When September 11th hit, much of the world as I knew it fell out from under me. I didn’t know anyone first hand who died on that day but I did sit in a car half a mile from my home in Queens and watch the next day as the smoke plume rose over NYC. The event itself, in my ’backyard’, was difficult enough but then illness visited our household in the same month that I found out I was pregnant with our second child. I spent the entirety of my pregnancy wondering about a future I had always taken for granted.

All this came hard on the heels of my brother’s untimely death the summer before, as well as news of both my parents’ and my sister’s imminent divorces. It seemed all the world was suffering, both the world at large and, more immediately, in my family.

The year before, I had set up a family altar in my living room. On it were pictures of my family and little figurines representing each of us – a tiny bird for my daughter, a smiling dragon for my husband, and a meditating monkey whose expression reminded me somehow of my own.
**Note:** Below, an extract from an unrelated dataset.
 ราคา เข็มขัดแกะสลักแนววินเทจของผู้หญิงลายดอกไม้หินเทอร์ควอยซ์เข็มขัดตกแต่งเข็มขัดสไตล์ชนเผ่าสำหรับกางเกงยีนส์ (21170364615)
There was also a candle, my symbol for Spirit.

In my need to do something amid all that turmoil, I would light that candle nightly. I would wrap my heart around the thought of all those people mourning their loved ones lost on 9/11. I would think of my own loved ones, struggling with their own pain. When stress and frustration and feelings of helplessness overwhelmed me and I lost my temper with my daughter I would ask some unnamed source for strength; I would ask that I be able to treat both her and myself with loving kindness. I would focus on the warm light pouring off that candle and, like Mary, I would “ponder these things in my heart.”
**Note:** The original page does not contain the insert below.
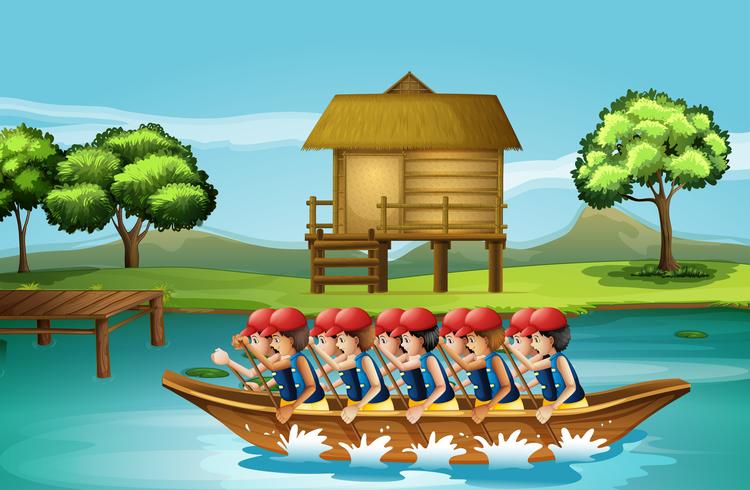 A group of men boating vector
As I grew more comfortable with lighting the candle I began to write notes in my journal, neutral notes asking for blessings for others or strength for myself. My life coach had me work with affirmations. I began to accept that prayer could have a wider definition than just what I learned as a child. Prayer could take many forms. I also began to understand that I didn’t necessarily have to have a name for ’God’ in order to pray. Maybe I could just pray and the prayers themselves would figure out where to go. Maybe it was the act of praying that was most important.

In all the anguish of the loss and uncertainty of that year I learned to recognize what my faith looked like. I hadn’t realized before that I still had it but what I had always taken as heart to heart talks with loved ones turned out to be faith. What I had always taken as a selfish but slightly pointless act, the keeping of a journal, turned out to be my faith. All those little things -- creating sacred spaces like my little altars, lighting candles and working with affirmations, all those things so deeply ingrained in who I was that I almost forgot about them -- they were my faith, too. They were all prayers, different from what I had first known but prayers nonetheless.
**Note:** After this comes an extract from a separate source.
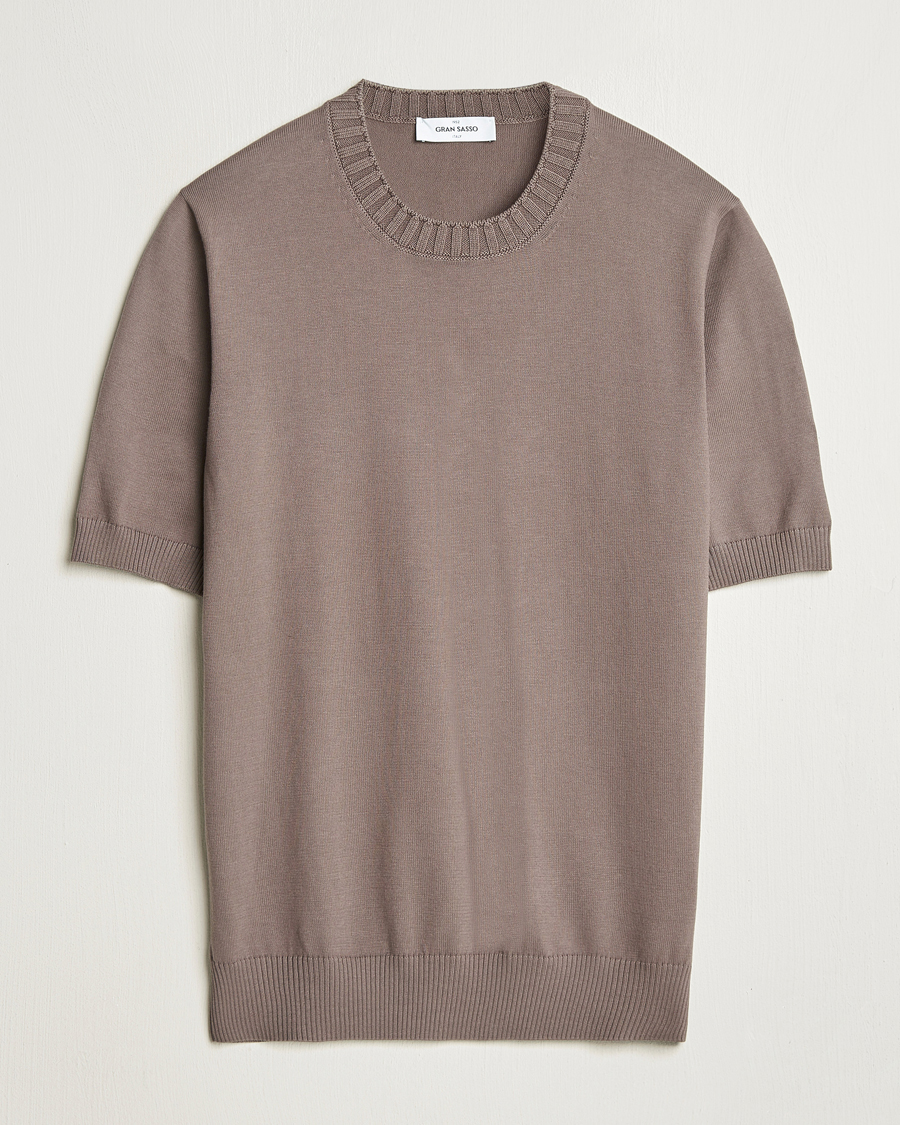 Hombres | Camisetas | Gran Sasso | Cotton Heavy Knitted Crew Neck T-Shirt Brown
Our health situation improved without the need for hospitalization and our attentions turned to the ups and downs of life with a newborn. With the birth of our little one, the sadness and hardship of the year before began to ease. Life began to return to normal for all of us in the family, as well as in New York City. Normal just looked a little different, the same as my prayers. For my mom it was an apartment five hundred miles away from my father and that much closer to her grandkids. For the average New Yorker, normal now included cops on corners with semi-automatic rifles and a scar on the skyline to remind us all of what was lost. A new normal isn’t always easy.

For me, my new normal came with an awareness that I would never again be able to withdraw into the world of depression that so often kept me from engaging with the world around me. So much of that depression was feeling that I had no way to cope with all the emotions that tore through me. These acts of faith and this wider definition of prayer reminded me that I had all the coping mechanisms I needed and more. With or without a name, Spirit was (and is) present for me and I had ways of feeling connected to it. I would still struggle with feelings of depression but never as long or as lasting. Faith kept me company, and the way to remember my faith was to pray.